Natural rubber; vegetable oils; vulcanization


Efeito do óleo de linhaça e do óleo de amendoim sobre a vulcanização da borracha natural (NR). parte II: modelo detalhado

Effect of linseed oil and peanut oil upon natural rubber (NR) vulcanization. part II: detailed model

Alexandre BezerraI; Alex. C. S. SantosI; Helson M. da CostaI; Valéria D. RamosII; Helson M. da CostaII

IDepartamento de Materiais (DEMAT), Instituto Politécnico (IPRJ), Universidade do Estado do Rio de Janeiro (UERJ)

IIUniversidade Estácio de Sá (UNESA)

Autor para correspondência Autor para correspondência: Helson M. da Costa Departamento de Materiais - DEMAT, Instituto Politécnico do Rio de Janeiro - IPRJ, Universidade do Estado do Rio de Janeiro - UERJ Rua Bonfim, 25, Vila Amélia CEP 28625-570, Nova Friburgo, RJ, Brasil e-mail: hmcosta@iprj.uerj.br

RESUMO

O efeito da substituição total ou parcial do ácido esteárico por óleos vegetais de linhaça e amendoim foi investigado em composições de borracha natural (NR). Um sistema de vulcanização convencional foi escolhido e os estudos cinéticos foram conduzidos nas temperaturas de 160 ºC, 170 ºC e 180 ºC. O modelo cinético detalhado permitiu estudar os diferentes estágios da vulcanização e verificar que na etapa de formação do precursor de ligações cruzadas (A → B) houve diferenças significativas entre o ácido esteárico e os óleos vegetais. Tal resultado foi devido à presença expressiva de ácidos graxos insaturados na composição química dos óleos de linhaça e de amendoim (principalmente, os ácidos oléico e linolênico), o que facilitou a ocorrência de reações laterais inesperadas e, consequentemente, diminuiu o rendimento final de ligações cruzadas nos vulcanizados.

Palavras-chave: Borracha natural, óleos vegetais, vulcanização.

ABSTRACT

The effect of the total or partial replacement of stearic acid with vegetable oils of linseed and peanut has been investigated in natural rubber (NR) compositions. A conventional vulcanization system has been chosen and kinetic studies have been done in the temperatures of 160 ºC, 170 ºC and 180 ºC. The detailed kinetic model has allowed studying the different stages of vulcanization and verifying that in the formation of the crosslink precursor (A → B) there were significant differences between stearic acid and the vegetable oils. This result has been attributed to the high concentration of unsaturated fat acids in the chemical composition of the vegetable oils (mainly, oleic and linolenic acids), which allowed unexpected side reactions and, consequently, diminished the final yield of crosslinking in the vulcanizates.

Keywords: Natural rubber, vegetable oils, vulcanization.

Introdução

A vulcanização é a tecnologia chave de uma vasta indústria que produz artefatos variados em borracha. O processo pode ser descrito como um conjunto de reações químicas complexas onde os reagentes da composição escolhida reagem entre si e, posteriormente, com as cadeias elastoméricas, para formar uma rede de ligações cruzadas tridimensional. Durante o processo, reações laterais como a dessulfurização e a degradação das ligações cruzadas, além de modificações na cadeia principal da borracha, também podem ocorrer simultaneamente. O resultado líquido de tais reações define a qualidade e o desempenho final dos artefatos de borracha[1].

▶ [Enunciado da tarefa]
Traduza para o inglês esta frase da introdução do texto sobre a vulcanização da borracha natural: "A vulcanização é a tecnologia chave de uma vasta indústria que produz artefatos variados em borracha."

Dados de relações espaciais
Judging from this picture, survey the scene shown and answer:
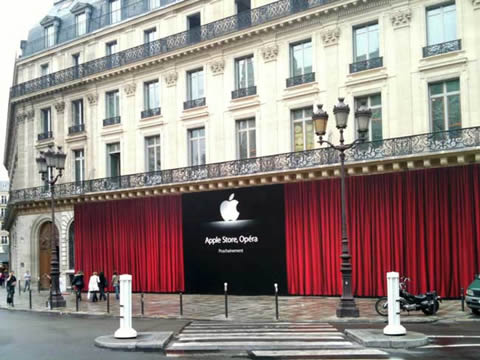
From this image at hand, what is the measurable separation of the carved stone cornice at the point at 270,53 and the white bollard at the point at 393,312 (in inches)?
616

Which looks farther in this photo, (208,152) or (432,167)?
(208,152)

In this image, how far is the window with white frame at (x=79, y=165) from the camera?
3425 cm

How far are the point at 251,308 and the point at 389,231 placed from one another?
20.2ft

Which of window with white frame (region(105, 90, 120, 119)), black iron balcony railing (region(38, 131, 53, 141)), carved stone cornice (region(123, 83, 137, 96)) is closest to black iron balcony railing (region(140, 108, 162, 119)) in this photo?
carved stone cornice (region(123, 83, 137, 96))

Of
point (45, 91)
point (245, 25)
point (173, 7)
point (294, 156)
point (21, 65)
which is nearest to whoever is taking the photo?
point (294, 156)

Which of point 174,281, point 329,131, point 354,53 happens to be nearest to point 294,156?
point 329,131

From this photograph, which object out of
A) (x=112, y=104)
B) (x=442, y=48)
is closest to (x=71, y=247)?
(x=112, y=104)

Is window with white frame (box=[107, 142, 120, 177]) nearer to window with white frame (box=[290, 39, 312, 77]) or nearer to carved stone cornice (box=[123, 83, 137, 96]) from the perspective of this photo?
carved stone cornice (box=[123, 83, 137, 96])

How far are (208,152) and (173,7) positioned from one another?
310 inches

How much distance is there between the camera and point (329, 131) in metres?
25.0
---
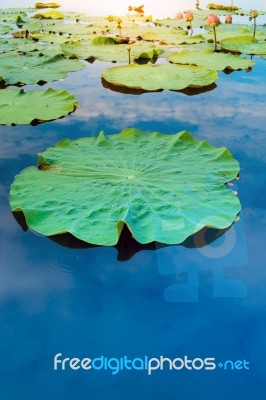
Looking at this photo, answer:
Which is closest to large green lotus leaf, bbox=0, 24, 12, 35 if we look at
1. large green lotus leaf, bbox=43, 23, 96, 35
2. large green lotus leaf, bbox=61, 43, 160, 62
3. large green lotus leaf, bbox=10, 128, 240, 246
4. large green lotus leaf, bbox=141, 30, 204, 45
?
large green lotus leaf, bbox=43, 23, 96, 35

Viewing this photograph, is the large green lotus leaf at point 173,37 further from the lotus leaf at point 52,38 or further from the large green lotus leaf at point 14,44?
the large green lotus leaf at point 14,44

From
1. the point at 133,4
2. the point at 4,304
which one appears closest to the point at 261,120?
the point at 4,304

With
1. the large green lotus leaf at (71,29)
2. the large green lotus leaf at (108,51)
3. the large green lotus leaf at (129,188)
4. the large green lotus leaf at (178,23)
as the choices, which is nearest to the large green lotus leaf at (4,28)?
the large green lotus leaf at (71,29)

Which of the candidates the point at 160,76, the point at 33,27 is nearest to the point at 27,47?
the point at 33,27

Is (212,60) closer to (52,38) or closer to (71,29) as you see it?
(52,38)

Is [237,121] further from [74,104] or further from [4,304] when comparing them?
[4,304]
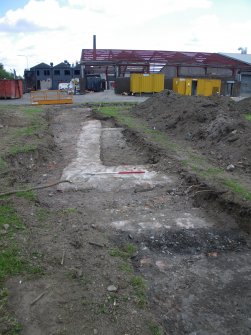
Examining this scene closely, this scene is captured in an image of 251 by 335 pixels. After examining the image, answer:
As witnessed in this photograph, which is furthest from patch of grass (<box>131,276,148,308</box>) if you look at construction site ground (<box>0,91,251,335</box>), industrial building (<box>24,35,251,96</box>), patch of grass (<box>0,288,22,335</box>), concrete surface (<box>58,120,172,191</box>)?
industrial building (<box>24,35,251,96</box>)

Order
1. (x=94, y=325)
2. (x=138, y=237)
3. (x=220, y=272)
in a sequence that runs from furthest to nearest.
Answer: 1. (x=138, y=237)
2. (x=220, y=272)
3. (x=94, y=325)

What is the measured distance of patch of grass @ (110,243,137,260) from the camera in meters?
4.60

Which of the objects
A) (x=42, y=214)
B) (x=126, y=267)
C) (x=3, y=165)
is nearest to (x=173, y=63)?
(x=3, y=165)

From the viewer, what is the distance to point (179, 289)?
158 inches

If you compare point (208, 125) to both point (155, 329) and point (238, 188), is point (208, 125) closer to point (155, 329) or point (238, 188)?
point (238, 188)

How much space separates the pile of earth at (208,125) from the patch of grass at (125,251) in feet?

▶ [Resultado da tarefa]
Vulcanization is the key technology of a vast industry that produces a variety of rubber goods.